MoQ aims to pair WebRTC-like interactivity/latency with HLS/DASH-like distribution and caching, making it especially attractive for one-to-many live events where you need sub-secondish join + Internet-scale fan-out without maintaining thousands of individual real-time sessions.
Much of what MoQ brings to live streaming, WebRTC already provides using different mechanisms over UDP. However, unlike WebRTC, MoQ also has a Fetch mode where it operates like a traditional HLS CDN. This is an advantage when you also want to make the video available for playback since theoretically you can have a single architecture (MoQ) vs. 2 architectures (WebRTC & HLS).
Finally, remember that RTMP is most commonly used as the ingestion protocol.
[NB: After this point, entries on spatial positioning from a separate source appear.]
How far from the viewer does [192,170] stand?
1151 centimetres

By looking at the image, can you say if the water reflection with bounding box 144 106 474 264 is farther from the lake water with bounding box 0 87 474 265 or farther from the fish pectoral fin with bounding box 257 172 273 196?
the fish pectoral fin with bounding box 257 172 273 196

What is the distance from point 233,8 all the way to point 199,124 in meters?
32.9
WHIP replaces that with WebRTC. MoQ could be used for both ingest and egress, again simplifying the architecture with a single protocol.

| My bet in 2030: |
|
Webinars / Townhalls
Meetings software is usually designed to allow interactivity from everyone, at any time. In Webinars and townhall types of use cases, usually there is one or a few presenters and most of the audience is watching most of the time, with sporadic interactivity by only a few audience members.
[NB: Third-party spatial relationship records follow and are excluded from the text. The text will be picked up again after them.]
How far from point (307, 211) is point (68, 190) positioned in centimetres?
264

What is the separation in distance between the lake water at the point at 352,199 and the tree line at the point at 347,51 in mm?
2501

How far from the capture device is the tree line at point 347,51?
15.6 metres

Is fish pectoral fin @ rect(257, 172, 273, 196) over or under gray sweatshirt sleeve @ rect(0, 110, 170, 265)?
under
There are a variety of different technology choices here, depending on how much interactivity is really needed and what process you want participants to go through to have a live interaction. This usually comes down to one of two approaches:
- Put everyone on WebRTC and treat it like a massive meeting – but put most of the audience in a view-only mode to conserve resources
- Broadcast over HLS and have the audience member join the live session (usually based on WebRTC) when they want to participate – this isn’t instant because they may be many seconds behind on the HLS stream
Some platforms let you pause or watch out of sync with the livestream. Others force a live-only.
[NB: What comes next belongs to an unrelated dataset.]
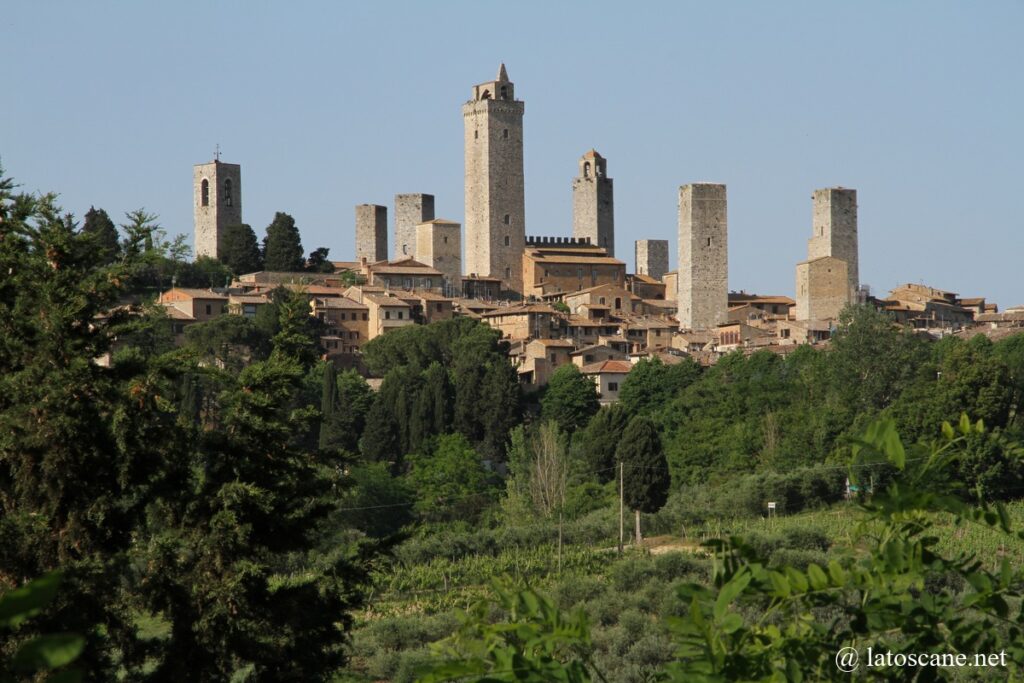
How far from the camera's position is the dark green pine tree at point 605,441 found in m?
41.4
Can MoQ help here? Maybe, but this use case is much more fragmented. For example, if an important feature is letting people form smaller breakout rooms, then they are likely to stay with WebRTC. On the other hand, if the webinar app looks more like a live streaming app without having audience members come on stage, then MoQ could be a good fit.
| My bet in 2030: |
|
Conclusions
So here is my summary take:
| Use case | Major Tech Today | MoQ fit |
| 1:1 calls | WebRTC | 👎 |
| Meetings | WebRTC | 👎 |
| Voice AI | WebSocket | 🤷 |
| Streaming | HLS | 🤏 |
| Live Streaming | RTMP/LL-HLS & WebRTC | 👍 |
| Webinars | LL-HLS & WebRTC | 👍👎 |
Fit doesn’t equal commercial viability, but is a prerequisite.
There are many other use cases. Meetings and streaming are the major ones. There are certainly many other use cases that may be relatively small compared to those, but significant to you (especially if it is your project). No doubt MoQ will be a good fit for many of those, but I did want to examine the largest potential MoQ use cases today.
Will MoQ make a dent into WebRTC usage?
Probably not, but it is a very big Internet and there is plenty of space for both. I expect we will have many more MoQ posts here. In fact, I just bought moqHacks.com 😀
{“author”: “chad hart“}





Great write-up Chad, lots of detail, thanks for this.
Thanks for the reference, I would appreciate if you could fix my last name (should be Begen).
Thanks Chad for the great blog post. How about the Use Case Cloud Gaming (or in general Remote Rendering and Streaming)?
If I do a v2 or look at other applications in a future post, I definitely will include some of the WebRTC Data Channel use cases.
WebTransport by itself has many advantages over WebRTC Data Channels for low latency client-server applications. I am not as sure about peer-to-peer or situations where the data is accompanying RTC media.
“WebTransport vs. WebRTC Data Channels” would be a great post topic if there are any qualified volunteers out there!